One use for this is when dealing with pulse waveforms, such as measuring pulse width. Since the sound cards is AC-coupled, it can't record the true waveform of an input pulse. As soon as the pulse goes high, the waveform captured by the sound card starts decaying toward zero. If the pulse is long enough (more than a few milliseconds) it will decay fairly close to zero, and then when the pulse goes low the waveform will show a large negative step that will then decay up toward zero.
In the image below, the green trace is the raw signal, in this case from the Daqarta Generator using a Pulse waveform. It rises from 0 to 800 mV, stays high for 5 msec, and then falls back to 0 (covered by the red line).
The yellow trace is the Input signal, resulting from using a "loopback" cable from Line Out to Line In. (Note that this signal has gone through both the output and input AC-coupling circuits, so is something of a "worst case". Input-only will have much less decay.) Notice that the height of the rising and falling vertical lines are equal at 800 mV, but since the falling edge arrives when the response has decayed only to 200 mV, the overall negative peak is only -600 mV. With a narrower pulse (less decay time) the negative peak would be even smaller.
The red trace is the derivative of the input signal, obtained and displayed via:
Buf0="<=W0" ;Copy Left In wave to Buf0 Buf0="<D" ;Derivative Buf0="<dWB0(255,0,0)" ;Display with solid red line
The derivative is essentially zero everywhere except at the pulse edges, where it shows a 500 mV positive spike on the rising edge and an equal-amplitude negative spike on the falling edge. The amplitudes will be equal regardless of the duration of the original pulse, making falling edge detection much simpler and more reliable.
To find the sum of all elements in Buf0 and assign it to variable X, use X=Buf0?U. This is useful when finding the dot product of two arrays: You first multiply them together, element by element, then find the sum of all the products. For example, the dot product of Buf0 and Buf1 can be found by:
Buf0="<*B1 ;Multiply Buf0 by Buf1 X=Buf0?U ;Sum all Buf0 elements
See the _Phase_Mtr_Task macro in the Phase Meter mini-app for a working example. Note that if the raw data is from an input or output channel, it has a full-scale range of +/-32767. The product of two elements can thus be over a billion, and the sum of all 1024 elements can easily overflow the buffer data format limit of about 2 billion. That's why _Phase_Mtr_Task divides the raw input data by 32767 before finding the dot product.
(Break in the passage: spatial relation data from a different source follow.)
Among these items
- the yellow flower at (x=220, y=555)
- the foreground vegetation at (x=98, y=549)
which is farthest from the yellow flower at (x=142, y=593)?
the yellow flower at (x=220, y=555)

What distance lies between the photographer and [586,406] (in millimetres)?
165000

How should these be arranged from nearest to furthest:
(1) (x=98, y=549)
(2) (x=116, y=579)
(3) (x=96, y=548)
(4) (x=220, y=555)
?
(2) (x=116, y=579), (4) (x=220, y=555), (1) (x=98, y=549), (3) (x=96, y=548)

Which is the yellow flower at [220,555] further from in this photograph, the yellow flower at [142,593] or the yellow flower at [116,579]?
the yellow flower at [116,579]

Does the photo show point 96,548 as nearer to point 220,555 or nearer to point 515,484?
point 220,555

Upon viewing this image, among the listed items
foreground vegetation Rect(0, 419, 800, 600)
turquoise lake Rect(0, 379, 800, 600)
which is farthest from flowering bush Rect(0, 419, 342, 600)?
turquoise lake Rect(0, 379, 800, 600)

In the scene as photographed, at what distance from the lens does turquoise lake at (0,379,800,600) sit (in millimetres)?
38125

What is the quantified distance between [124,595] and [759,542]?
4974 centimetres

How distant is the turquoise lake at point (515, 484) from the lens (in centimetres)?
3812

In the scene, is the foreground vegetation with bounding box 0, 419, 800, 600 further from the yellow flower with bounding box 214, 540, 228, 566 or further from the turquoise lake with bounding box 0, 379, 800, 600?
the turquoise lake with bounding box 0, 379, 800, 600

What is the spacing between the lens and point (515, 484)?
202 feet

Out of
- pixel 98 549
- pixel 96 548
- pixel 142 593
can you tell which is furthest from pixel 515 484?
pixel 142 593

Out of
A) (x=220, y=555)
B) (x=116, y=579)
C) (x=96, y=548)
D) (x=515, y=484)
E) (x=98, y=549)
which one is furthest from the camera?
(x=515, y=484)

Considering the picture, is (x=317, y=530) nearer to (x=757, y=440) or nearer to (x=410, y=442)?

In addition to the above, the Macro Math Functions topic discusses Sigma (Summation) Functions, BwSig() and BsSig(), which return the effective energy between any two index positions of a given buffer. These operate just like Sigma mode does for the trace cursors.
Also, Macro Math Functions discusses the pkB(N) and pkb(N) functions, which only find the most-positive peak over either all 1024 or just the first 512 points, respectively. They allow you to specify the buffer number via N, which may be a variable or expression. They also return the index of that peak in read-only variable Posn?p.
Buf0="<o(min,max)" nulls all elements of the Buf0 array except those in (min,max) range, inclusive.
Reversing the order of the index range limits to Buf0="<o(max,min)" nulls all elements within the index range, inclusive.
One use for the first operation is to create a Memory Curve that will correct frequency response over a limited portion of the full spectrum... effectively, a custom Mirror Curve. You might want to do this if you are testing transducers (such as speakers or microphones) whose response falls off and/or is very unpredictable outside the range of interest. If you include those regions in the correction curve, they can result in a distracting display with greatly boosted noise and response irregularities outside the desired region.